Titre Précedent Suivant Sommaire Index | LXXXVIII. – Suite de la lettre de Julien

LXXXVIII. – Suite de la lettre de Julien

Jeudi matin.
Ne voilà-t-il pas une autre affaire, Jean-Joseph ! Une tempête qui nous assaille. Une tempête méchante comme tout, C'était un vent comme vous n'en avez jamais vu, bien sûr ; et tant mieux pour vous, Jean-Joseph, de ne pas connaître cela.
Les vagues se heurtaient les unes aux autres, hautes comme des montagnes, et avec un bruit pareil à celui du canon. Par moment, elles emportaient le navire, et nous avec, tout en l'air ; et puis après, elle nous rejetaient tout en bas, comme pour nous mettre en pièces. Elles passaient sans cesse par-dessus le pont, et les matelots, qui sont des hommes bien braves, allez, Jean-Joseph, les matelots avaient des figures sombres comme des gens qui auraient peur de mourir ; mais peur en eux-mêmes, sans en dire un mot aux autres. Jugez si le coeur me battait, à moi, et combien j'étais triste. Je ne pouvais me consoler. Je pensais à toute sorte de choses d'autrefois qui me rendaient plus triste encore. Je me souvenais des belles prairies de l'Auvergne, où on marchait tranquillement sans avoir peur d'être englouti ; et j'aurais bien aimé entendre les mugissements de vos grandes vaches rouges, au lieu des grondements terribles de l'Océan qui nous secouait.

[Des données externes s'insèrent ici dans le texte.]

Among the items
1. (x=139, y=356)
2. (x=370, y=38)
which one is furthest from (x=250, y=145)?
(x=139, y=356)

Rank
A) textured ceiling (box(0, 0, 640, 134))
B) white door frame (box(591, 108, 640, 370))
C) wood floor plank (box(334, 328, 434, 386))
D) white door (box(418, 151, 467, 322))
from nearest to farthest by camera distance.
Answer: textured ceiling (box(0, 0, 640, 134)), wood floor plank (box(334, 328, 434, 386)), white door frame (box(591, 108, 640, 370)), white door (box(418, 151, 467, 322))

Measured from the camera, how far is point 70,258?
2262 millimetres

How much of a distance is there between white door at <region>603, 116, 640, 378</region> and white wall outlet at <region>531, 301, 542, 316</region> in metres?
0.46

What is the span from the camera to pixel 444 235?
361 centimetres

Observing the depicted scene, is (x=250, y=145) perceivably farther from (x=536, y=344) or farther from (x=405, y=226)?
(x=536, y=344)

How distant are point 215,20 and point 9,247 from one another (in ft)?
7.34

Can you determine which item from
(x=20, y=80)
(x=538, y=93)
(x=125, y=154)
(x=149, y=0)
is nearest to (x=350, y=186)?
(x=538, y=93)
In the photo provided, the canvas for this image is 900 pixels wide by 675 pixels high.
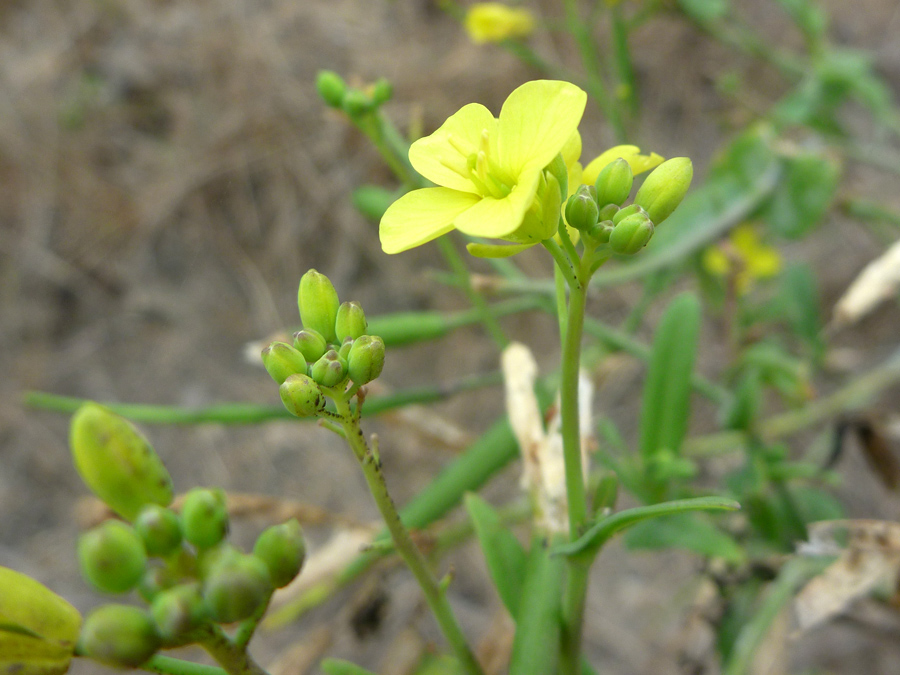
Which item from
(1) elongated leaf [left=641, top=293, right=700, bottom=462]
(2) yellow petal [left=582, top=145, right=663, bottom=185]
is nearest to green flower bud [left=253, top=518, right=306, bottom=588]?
(2) yellow petal [left=582, top=145, right=663, bottom=185]

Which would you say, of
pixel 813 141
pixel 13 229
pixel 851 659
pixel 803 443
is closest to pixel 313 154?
pixel 13 229

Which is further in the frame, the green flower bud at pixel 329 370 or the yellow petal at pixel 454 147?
the yellow petal at pixel 454 147

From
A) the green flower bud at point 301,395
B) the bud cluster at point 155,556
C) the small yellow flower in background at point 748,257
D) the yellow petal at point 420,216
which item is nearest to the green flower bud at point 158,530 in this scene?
the bud cluster at point 155,556

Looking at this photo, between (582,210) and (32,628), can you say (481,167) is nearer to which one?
(582,210)

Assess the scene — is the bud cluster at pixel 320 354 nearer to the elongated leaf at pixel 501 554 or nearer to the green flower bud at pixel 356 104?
the elongated leaf at pixel 501 554

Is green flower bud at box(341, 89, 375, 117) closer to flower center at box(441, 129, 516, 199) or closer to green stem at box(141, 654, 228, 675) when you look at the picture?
flower center at box(441, 129, 516, 199)
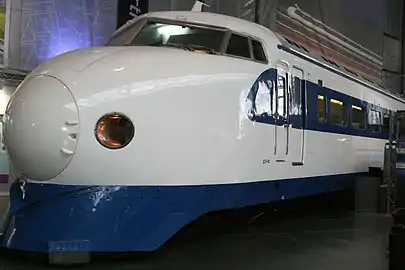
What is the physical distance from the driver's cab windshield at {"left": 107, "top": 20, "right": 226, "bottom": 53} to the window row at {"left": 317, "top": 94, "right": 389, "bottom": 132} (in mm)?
2788

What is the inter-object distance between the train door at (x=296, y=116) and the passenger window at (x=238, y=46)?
1116 mm

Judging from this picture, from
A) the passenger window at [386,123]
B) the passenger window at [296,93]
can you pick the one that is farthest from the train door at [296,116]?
the passenger window at [386,123]

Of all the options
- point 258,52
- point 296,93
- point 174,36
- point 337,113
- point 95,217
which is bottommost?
point 95,217

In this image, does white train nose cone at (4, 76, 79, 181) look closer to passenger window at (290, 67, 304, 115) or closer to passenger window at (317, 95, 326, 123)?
passenger window at (290, 67, 304, 115)

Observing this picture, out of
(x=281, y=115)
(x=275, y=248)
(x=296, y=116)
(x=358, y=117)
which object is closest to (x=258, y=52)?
(x=281, y=115)

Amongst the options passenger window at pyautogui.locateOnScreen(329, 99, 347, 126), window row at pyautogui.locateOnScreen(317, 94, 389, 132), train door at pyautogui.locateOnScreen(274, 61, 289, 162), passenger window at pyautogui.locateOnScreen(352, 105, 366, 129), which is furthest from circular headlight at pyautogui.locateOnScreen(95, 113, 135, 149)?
passenger window at pyautogui.locateOnScreen(352, 105, 366, 129)

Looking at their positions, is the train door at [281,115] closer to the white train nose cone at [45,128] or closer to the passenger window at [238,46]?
the passenger window at [238,46]

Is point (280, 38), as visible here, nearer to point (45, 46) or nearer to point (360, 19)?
point (45, 46)

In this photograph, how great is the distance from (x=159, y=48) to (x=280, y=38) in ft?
7.98

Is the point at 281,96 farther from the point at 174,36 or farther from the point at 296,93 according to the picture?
the point at 174,36

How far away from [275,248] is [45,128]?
3.35 metres

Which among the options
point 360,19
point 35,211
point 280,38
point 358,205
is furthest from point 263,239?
point 360,19

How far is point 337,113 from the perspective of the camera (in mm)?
9641

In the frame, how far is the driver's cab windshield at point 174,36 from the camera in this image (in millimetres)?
→ 6422
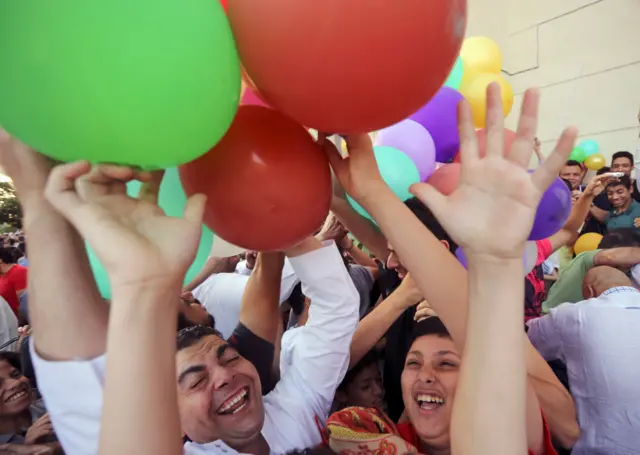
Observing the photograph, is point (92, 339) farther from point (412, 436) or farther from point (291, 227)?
point (412, 436)

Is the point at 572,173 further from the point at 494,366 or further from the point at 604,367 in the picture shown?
the point at 494,366

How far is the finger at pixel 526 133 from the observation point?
0.64 metres

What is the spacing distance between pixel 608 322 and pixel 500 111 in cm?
99

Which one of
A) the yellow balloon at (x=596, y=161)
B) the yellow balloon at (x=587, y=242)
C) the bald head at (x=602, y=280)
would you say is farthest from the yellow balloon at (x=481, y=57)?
the yellow balloon at (x=596, y=161)

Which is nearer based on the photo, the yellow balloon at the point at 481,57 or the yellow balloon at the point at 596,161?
the yellow balloon at the point at 481,57

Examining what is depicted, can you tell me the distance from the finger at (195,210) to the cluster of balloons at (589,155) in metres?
4.47

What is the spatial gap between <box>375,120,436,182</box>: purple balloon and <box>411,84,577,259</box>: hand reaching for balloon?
72 cm

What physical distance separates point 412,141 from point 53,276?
3.38 feet

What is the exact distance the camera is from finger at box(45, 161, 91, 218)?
1.93ft

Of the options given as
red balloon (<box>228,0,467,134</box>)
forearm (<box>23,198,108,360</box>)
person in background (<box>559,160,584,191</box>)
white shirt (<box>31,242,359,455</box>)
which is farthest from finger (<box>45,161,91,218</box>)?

Tout d'un coup, Jean-Joseph, voilà un bruit effroyable qui se fait entendre. J'en ai fermé les yeux d'épouvante ; je pensais : c'est fini, bien sûr, le navire est en morceaux.
– Rassure-toi, mon Julien, m'a dit alors André : c'est le grand mât qui s'est rompu ; mais nous en avons un de rechange. Notre oncle Frantz sait son métier de charpentier : il réparera cette avarie.
Mais malgré tout j'avais peur encore. Enfin, pour en finir, Jean-Joseph, vous saurez que la tempête a duré de cette manière un jour tout entier. Le soir, elle s'est calmée : – Dors sans inquiétude, petit Julien, m'a dit mon oncle.
Comme, en effet, je n'entendais plus le vent siffler et la mer gronder et que j'étais bien las à en être malade, je me suis endormi bien content.
C'était hier, tout cela, Jean-Joseph ; et aujourd'hui, pendant que j'en avais la mémoire fraîche, je vous ai tout raconté.
Maintenant, quand vous penserez à nous, Jean-Joseph, souhaitez que ces vilaines tempêtes ne reviennent pas ; car il paraît que c'est le moment de l'année où il y en a beaucoup. Nous avons encore bien des jours à passer sur le navire le Poitou, et il y a des endroits très mauvais où on va aller, les côtes de Bretagne, par exemple, et aussi les falaises de Normandie ; ces côtes-là, c'est tout plein de récifs, m'ont dit les matelots. Les récifs, voyez-vous, ce sont des rochers sous l'eau ; il y en a de pointus qui défoncent les navires quand le grand vent les pousse dessus. Bref, Jean-Joseph, tout cela est un peu triste. Mais que voulez-vous ? Il faut aller courageusement où le devoir nous mène. Cela fait que personne ne se désole ; tout le monde rit et travaille d'un bon courage ici, moi comme les autres.
Allons, si je continue, ma lettre n'aura pas de fin. Je vous embrasse donc bien vite, mon cher Jean-Joseph, et je souhaite que nous nous revoyions un jour.